Copyright © 2020 Albuquerque Journal
Sandia National Laboratories and Los Alamos National Laboratory are playing roles in the search for a vaccine and other medications to halt the spread of COVID-19.
The two New Mexico facilities are part of a network of government and private laboratories providing computing resources and personnel to scientists involved in the hunt for a vaccine and treatments for coronavirus.
Their efforts could mean the difference in finding medications and vaccines in the next few weeks or months as opposed to years, Argonne National Laboratory Associate Director Rick Stevens said during a teleconference with representatives from the five national laboratories that are part of the effort.
“Our national laboratories house the top supercomputers in the country,” Department of Energy Under Secretary for Science Paul Dabbar said. Also involved in the effort are Lawrence Livermore and Oak Ridge national labs.
Although the labs are known more for their nuclear energy and nuclear weapons research, they’ve already been involved in the design of medications. Los Alamos has been involved with cancer research.
“This taps into an effort already underway in the industry and academia,” said Irene Qualters, Los Alamos associate director for simulation and computation.
The computing system being made available through the network will be able to process numbers of calculations related to bioinformatics, epidemiology and molecular modeling, Dabbar said.
“It will help scientists develop complex scientific questions about COVID-19 in hours or days,” he said.
But Qualters said providing computing space and data storage “was not enough.”
To that end, the labs will provide scientists and researchers who know how the systems work, Scott Collins of Sandia National Laboratories said.
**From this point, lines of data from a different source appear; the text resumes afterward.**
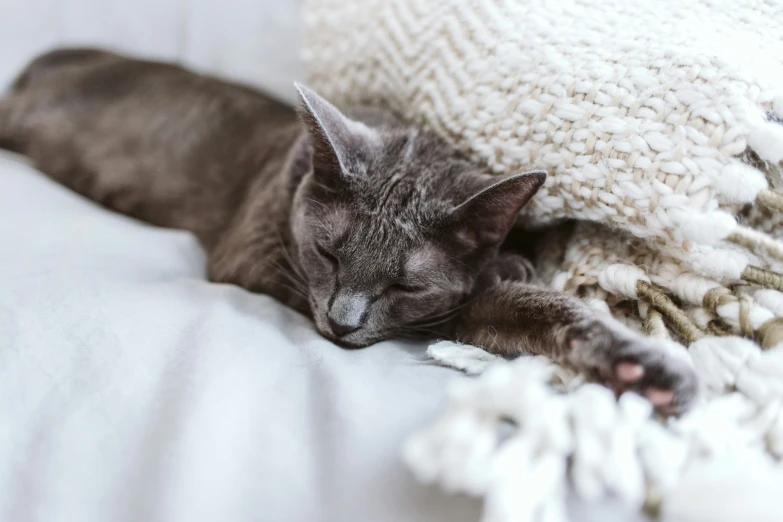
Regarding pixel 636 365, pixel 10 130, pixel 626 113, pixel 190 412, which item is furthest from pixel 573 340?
pixel 10 130

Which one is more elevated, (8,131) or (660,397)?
(660,397)

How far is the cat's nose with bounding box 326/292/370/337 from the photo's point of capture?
0.86 m

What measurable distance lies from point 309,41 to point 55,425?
0.98m

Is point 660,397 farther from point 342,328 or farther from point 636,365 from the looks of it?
point 342,328

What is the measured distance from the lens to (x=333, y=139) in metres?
0.89

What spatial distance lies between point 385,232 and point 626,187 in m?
0.36

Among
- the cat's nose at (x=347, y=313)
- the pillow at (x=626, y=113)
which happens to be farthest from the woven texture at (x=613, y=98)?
the cat's nose at (x=347, y=313)

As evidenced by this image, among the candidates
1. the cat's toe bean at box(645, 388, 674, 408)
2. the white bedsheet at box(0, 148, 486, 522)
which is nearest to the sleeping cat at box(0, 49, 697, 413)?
the cat's toe bean at box(645, 388, 674, 408)

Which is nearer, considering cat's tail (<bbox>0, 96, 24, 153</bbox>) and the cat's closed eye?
the cat's closed eye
He said both facilities and research talent would be made available.
The network of labs is part of the COVID-19 High Performance Computing Consortium launched by the Trump administration this week. The consortium also includes Amazon, IBM, Google, Microsoft, Hewlett Packard and NASA.
Researchers are invited to submit COVID-19-related proposals to the consortium, which will then be reviewed and matched with computing resources from one of the partner institutions, the DOE said.